__Data for this task__:
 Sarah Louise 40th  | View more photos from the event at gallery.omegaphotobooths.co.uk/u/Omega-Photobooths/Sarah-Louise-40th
--
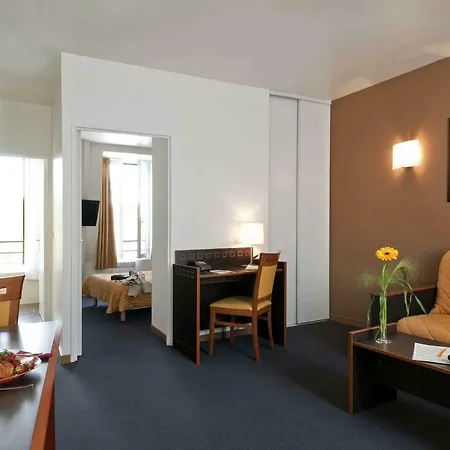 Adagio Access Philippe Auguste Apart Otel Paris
* * *
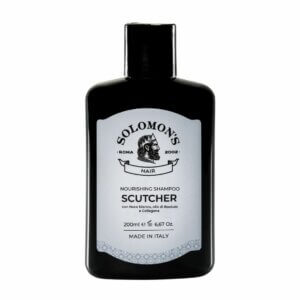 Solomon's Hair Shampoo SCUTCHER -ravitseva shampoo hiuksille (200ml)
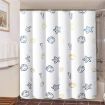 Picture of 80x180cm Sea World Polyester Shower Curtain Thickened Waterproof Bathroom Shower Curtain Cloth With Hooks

__Task objective__:
The answer is the lines above from the one with "Solomon's Hair Shampoo" to the one with "Picture of 80x180cm", set down exactly, with no pictures.

__Result of this task__:
 Solomon's Hair Shampoo SCUTCHER -ravitseva shampoo hiuksille (200ml)
 Picture of 80x180cm Sea World Polyester Shower Curtain Thickened Waterproof Bathroom Shower Curtain Cloth With Hooks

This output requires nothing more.